We're Starting Up A Brand New Day |
It
was a clear bright morning on the 30th of April, my last day at
work for this month. I was on the early morning flight out to Ensco 106, a
jack-up rig about an hour and a few minutes out. We were a tad late on
departure as the refueling bowser was on our competitor’s dispersal first,
filling up her empty aircraft, all four waiting for a busy morning’s launch.
Knowing that Ensco 106 was 67 minutes away meant that I didn’t have to knot up
and rush through the platform chit and I could contact the rig for its payload
after exiting Kerteh’s extended zone boundary at 40 miles waiting twenty
minutes after takeoff.
We were without TCAS, the traffic collision avoidance
system, a set of transponders and radars that would warn us of any aircraft
posing a collision threat, and further, if no pilot action was taken within
closing collision threat range, would automatically execute altitude changes
dependent on the height of the threat aircraft, resuming original altitude once
the threat no longer existed. Without TCAS, the old "See And Be Seen" rule would apply.
So the captain perused the flight programme and noted that
another aircraft would be crossing our flight path in a few minutes. He
contacted the crew of the other aircraft and we soon ascertained that they
would be crossing us in a few seconds, judging from their distance away from us
at 5 miles. They called out visual with us, and there they came chugging, 500
feet above us from the south, crossing our flight path on their inter-rig
voyage for the morning. The AB139 is already a petit aircraft. Not as petit as
the Bell206, true, but petit enough to not make a formidable silhouette 500
feet above us due air traffic separation. I craned my neck towards the right,
my eyes trailing after them as they gradually increased in size, crossing
overhead and diminishing towards the north. We don’t always get to see our
friends up close and personal in this business where close formation flights
are not even on the cards, so this
was
as good as it was going to get.
An hour’s time was up. We called out to all operators that
we would be descending to Enscoe 106 and I leaned forward to discern the
platform on the left side of the rig. Yes, this would be my approach. There was
some rain and a storm cell further left, making the sea beneath it emanate
different shades of blue. We got down to 500 feet above the sea, trimmed the
airspeed to 80 knots and I stared past my captain’s seat towards the rig to
note when it passed my 3 o’clock. Deselecting the heading hold on the upper
modes I swung the aircraft to the right to roll out on a finals configuration
of 500 feet and 50 knots with the platform’s superstructure on my left. It was
all mine now, and the captain could not bail me out if I baulked, because he
would not be able to see the superstructure and obstructions from his seat.
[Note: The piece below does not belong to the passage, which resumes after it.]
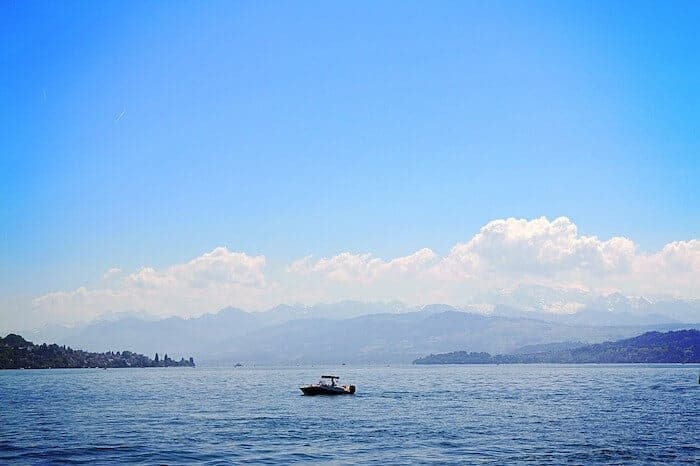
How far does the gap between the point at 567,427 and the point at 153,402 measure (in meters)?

Happy with what I saw, I disengaged all four axes of stabilization and
commenced the approach.
I drew back on the cyclic to keep the approach speed comfy
and to keep the rate of descent progressive. But I knew that soon, closer to
the deck, I would have to raise the collective to slow down the speed and sink
rate to that of a walking pace. But it would be about that moment that this
French horse would screech her hooves and try and throw me off composure. No, I
knew what she would do. As soon as I felt her about to dig into the ground, I
pushed forward with the cyclic. This was the second phase of the approach that
previously would throw me so off centre. No more. I have
her
eating out of the nose bag now. A bit more and she will eat out of my hand.
Once securely on deck, my good captain, senior to me in the air force, when he was
in it, volunteered to get down and monitor the passenger drop-off and pick-up.
I sat in to preselect the cruise altitude home, provide the passenger brief and
make the all-stations call to announce our lift-off and altitude back to
Kerteh. When all was ready, the captain strapped in and allowed me to fly back
home, since he flew the outbound leg. En route, I wondered at the Angsi rigs,
in particular Angsi Alpha, and how sooty her flare was. In the still morning
air, the flare ended in an erect plume of soot, which in combination with the
humidity and low temperature this early in the morning converted at its upper
end into a miniscule formation of cloud. I had seen such phenomena before
during Ops Kemarau, doing Bambi Bucket operations in the raging forest fires of
Sabah circa 1999. It was déjà vu on one hand, and curiosity on the other at
what kind of gas had they had hit to give off so much soot. If our track back home
were further right, I think we could have passed through that sooty plume at
2000 feet. Yes, this is exaggeration to depict a point. It was about 800 to
1000 feet tops. But sooty none the less.
We eventually landed at Kerteh, and I shot off to flight planning to settle the
post-flight paperwork. I checked the flight detail and found that we were on
the 1115hrs schedule for Naga3. That too was a jack-up rig. Jack-up rigs are
exactly that; rigs towed out to sea, buoyant on the sea at the bottom of their jacks, then at the
selected drilling spot, the rig is ‘jacked up’ or relatively, the jacks are
geared down till they touch the seabed. The jacking continues till the rig is
above the variables of tide and element and drilling for oil can shoot full steam ahead.
Naga3 had her platform on the north-eastern end of the rig,
so flying out towards her, we semi-circled in a left-handed arc to point towards
the rig. Therefore, on finals, the superstructure was on the left. My approach, my landing.
It’s consistent now, the approaches. While I am not perfectly comfortable with
her, she doesn't spook me either. It’s never wise to get too comfortable with an adversary, and complacency
thwarts self-improvement. But I know that these are no longer fluke shots. I
admit that I took longer than perhaps some fresh-faced youthful pilots who perfect
the approach right after having it demonstrated to them by the training
captain.
I am slow. But it doesn’t mean I won’t arrive.